The Vans RV-3 plans are pretty light when it comes to the open canopy retention “system”. The suggestion is to use a string/cord to hold it in the open position – mine used a white string that stands out like a sore thumb. Aesthetically, it was horrible; functionally it was effective. It was about as low tech and silly looking as could be imagined and did not provide any protection from a gust of wind blowing the canopy closed. However; it was very simple and light. I wanted to improve this.
Randy Lervold built a spectacular RV-3B and came up with a neat gas strut/gas spring solution to this problem. I followed his lead on this which he documented on his website.
The gas spring can be purchased from McMaster-Carr and is part 4138T581. It is described as a Gas Spring with Ball-Joint End Fitting, 15 lb Force, 20.12″ Extended Length, 8.27″ Stroke.
Figuring out the mounting and mechanics of the system is a little bit of a challenge as it is impossible to reach from the outside with the canopy closed. I safety wired the strut closed, climbed into the airplane, closed the lid (canopy), and started playing with mounting points. As noted, this is not easy as there isn’t a lot of room to turn around and work on the area immediately behind your head. However; it is possible!!

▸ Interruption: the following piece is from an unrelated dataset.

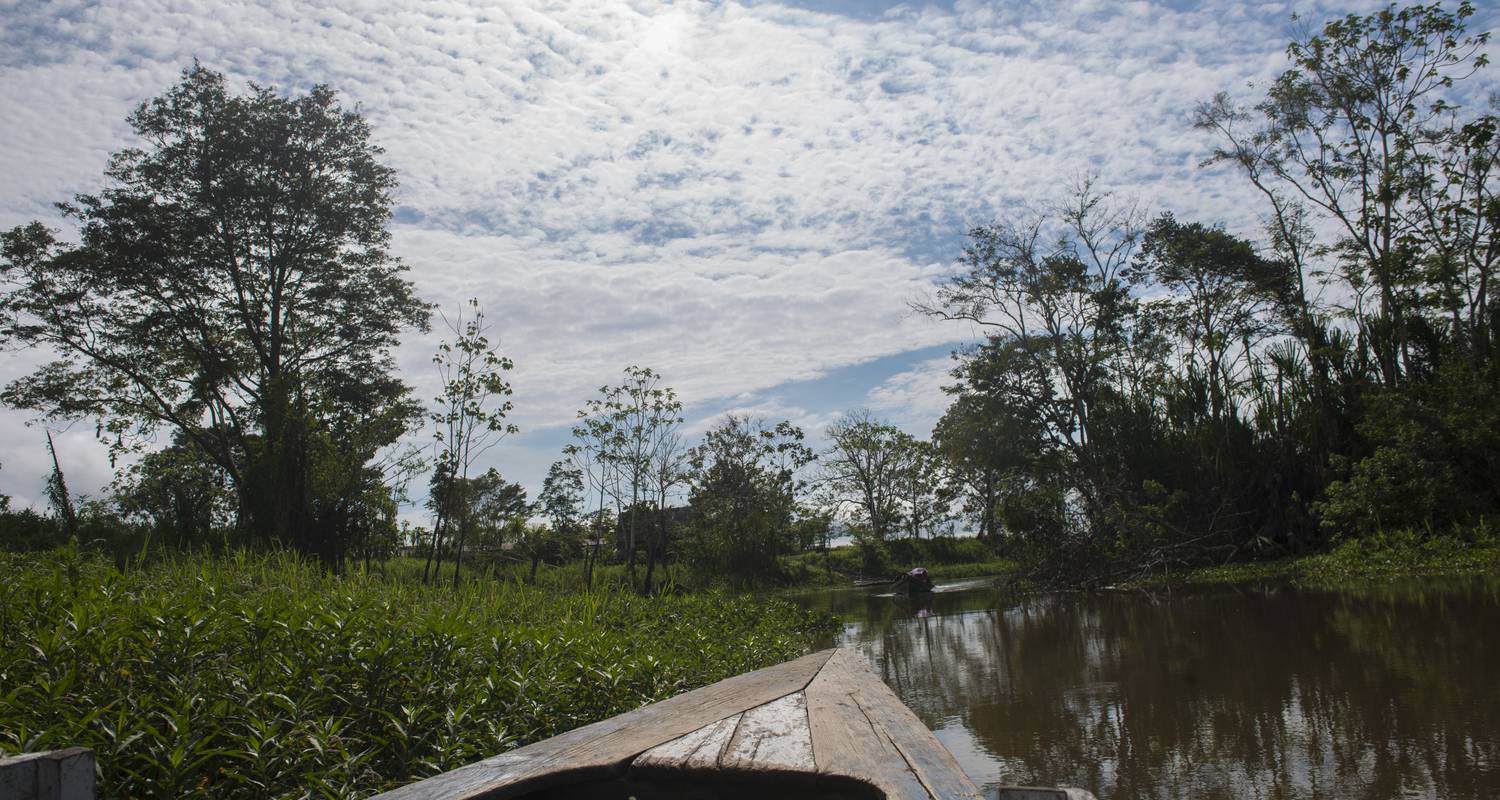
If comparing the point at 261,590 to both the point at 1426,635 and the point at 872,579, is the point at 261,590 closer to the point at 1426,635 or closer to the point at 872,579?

Once I was convinced of the correct mounting points and geometry, I extended the strut and confirmed that those same points would still work in with the canopy open. Based on these locations, I began fabricated the brackets.
The top bracket is the easiest. I have the sheet metal rollover structure so riveting the top bracket on was pretty easy. If you have the tubular style, follow what Randy did. I used 1/8″ aluminum angle that I cut to a pleasing shape and used pull rivets to attach it.
The canopy bracket requires a bit more finesse. Again, I used 1/8″ aluminum (sheet, this time), the hardest stuff I could find in my spar bits bin. This was worked into the shape you see pictured and pull riveted onto the canopy frame.
While working on this, be very, very careful to avoid scratching your canopy. Once it is done, continue to be very, very careful – particularly with that first closure!
Overall, I am very happy with the modification. I’ve had it installed for several months and it works exactly as one would expect. I am a little concerned at the twisting forces that the spring introduce into the welded canopy frame and would really like a strut with less pressure, maybe 5-7 psi? I have failed to find a gas spring with the required dimensions and reduced pressure though. If you know where one can be found, please let me know.
I still have my string attached in case one of the brackets break and allows the canopy to fall open. I look forward to the day when I remove it!